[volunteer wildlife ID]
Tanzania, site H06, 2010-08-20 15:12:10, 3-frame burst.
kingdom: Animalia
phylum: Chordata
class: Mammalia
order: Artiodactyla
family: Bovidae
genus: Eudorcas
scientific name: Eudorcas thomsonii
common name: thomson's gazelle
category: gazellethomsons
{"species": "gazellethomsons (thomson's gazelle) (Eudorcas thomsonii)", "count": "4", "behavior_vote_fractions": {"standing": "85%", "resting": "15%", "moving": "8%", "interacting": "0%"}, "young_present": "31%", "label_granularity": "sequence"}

----------------

Using the listing above, show every line that includes the string "thomsonii".

§ Solution to this task
scientific name: Eudorcas thomsonii
{"species": "gazellethomsons (thomson's gazelle) (Eudorcas thomsonii)", "count": "4", "behavior_vote_fractions": {"standing": "85%", "resting": "15%", "moving": "8%", "interacting": "0%"}, "young_present": "31%", "label_granularity": "sequence"}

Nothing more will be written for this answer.